• [EXCERPT TO READ]
start
Bottom Line: Looks like a Mob hit

Diane Keaton, Juliette Lewis

Just as Pretty Woman was a feel-good romantic comedy about a prostitute, so The Other Sister is a feel-good romantic comedy about a young woman (Lewis) who is mentally disabled. And just as director Garry Marshall had to do mighty fancy footwork in Pretty Woman to make his sidewalk hostess heroine seem like the lovable Ivory-girl next door, so here he gives us the rosiest view possible of everyday life for a person whose brain hums slower than those of most folk.

There are amusing and even inspirational moments in Lewis's battle to find a life and love apart from that of her overprotective, disapproving mom (Keaton), but Sister is as soft and gooey as a marshmallow. Lewis and Keaton both overplay their roles, but Giovanni Ribisi (Frank Jr. on TV's Friends), playing Lewis's even slower beau, captures exactly a guy doing his best despite sizable limitations. (PG-13)
end
[Data records]
start
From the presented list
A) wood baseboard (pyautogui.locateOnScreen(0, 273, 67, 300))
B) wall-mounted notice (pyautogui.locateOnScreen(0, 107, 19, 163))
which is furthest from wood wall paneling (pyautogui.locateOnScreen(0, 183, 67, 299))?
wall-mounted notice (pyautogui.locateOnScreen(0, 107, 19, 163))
end
Carry the review of The Other Sister forward from its last line, writing what would come next. This data has no connection to the review of The Other Sister.

• [RESULT]
Bottom Line: So sweet it hurts

Nicolas Cage, Joaquin Phoenix, Catherine Keener, James Gandolfini

Nicolas Cage is a private investigator tracking a girl who may have been murdered while starring in a snuff film. The tattooed porno-shop clerk (Phoenix) serving as Cage's guide to the porno underground tells him, "You name the vice, I'll name the price." The price turns out to be perilously high in this mirthless but fairly intriguing thriller written by Andrew Kevin Walker (Seven) and directed by Joel Schumacher (Batman & Robin), which shows Cage being increasingly drawn into the porn netherworld, alternately attracted and repelled by what he sees.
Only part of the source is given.